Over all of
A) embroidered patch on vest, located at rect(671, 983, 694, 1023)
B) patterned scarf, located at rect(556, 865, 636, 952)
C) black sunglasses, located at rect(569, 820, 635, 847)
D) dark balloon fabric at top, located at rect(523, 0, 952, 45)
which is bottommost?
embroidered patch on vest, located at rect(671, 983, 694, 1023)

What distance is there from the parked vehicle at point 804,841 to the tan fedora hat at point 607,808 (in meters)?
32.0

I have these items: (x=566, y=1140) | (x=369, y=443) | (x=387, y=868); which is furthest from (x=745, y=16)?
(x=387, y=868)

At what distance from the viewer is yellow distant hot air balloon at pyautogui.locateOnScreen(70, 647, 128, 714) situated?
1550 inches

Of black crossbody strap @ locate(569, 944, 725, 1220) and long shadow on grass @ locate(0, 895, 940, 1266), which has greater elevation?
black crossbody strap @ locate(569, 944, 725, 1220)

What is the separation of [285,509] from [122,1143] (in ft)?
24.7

============

• What is expected
Quote every line of the material above word for word.

• Solution for this problem
Over all of
A) embroidered patch on vest, located at rect(671, 983, 694, 1023)
B) patterned scarf, located at rect(556, 865, 636, 952)
C) black sunglasses, located at rect(569, 820, 635, 847)
D) dark balloon fabric at top, located at rect(523, 0, 952, 45)
which is bottommost?
embroidered patch on vest, located at rect(671, 983, 694, 1023)

What distance is there from the parked vehicle at point 804,841 to the tan fedora hat at point 607,808 (in meters)?
32.0

I have these items: (x=566, y=1140) | (x=369, y=443) | (x=387, y=868); which is furthest from (x=745, y=16)?
(x=387, y=868)

At what distance from the viewer is yellow distant hot air balloon at pyautogui.locateOnScreen(70, 647, 128, 714) situated?
1550 inches

Of black crossbody strap @ locate(569, 944, 725, 1220) and long shadow on grass @ locate(0, 895, 940, 1266), which has greater elevation?
black crossbody strap @ locate(569, 944, 725, 1220)

What is the separation of [285,509] from [122,1143] (in ft)?
24.7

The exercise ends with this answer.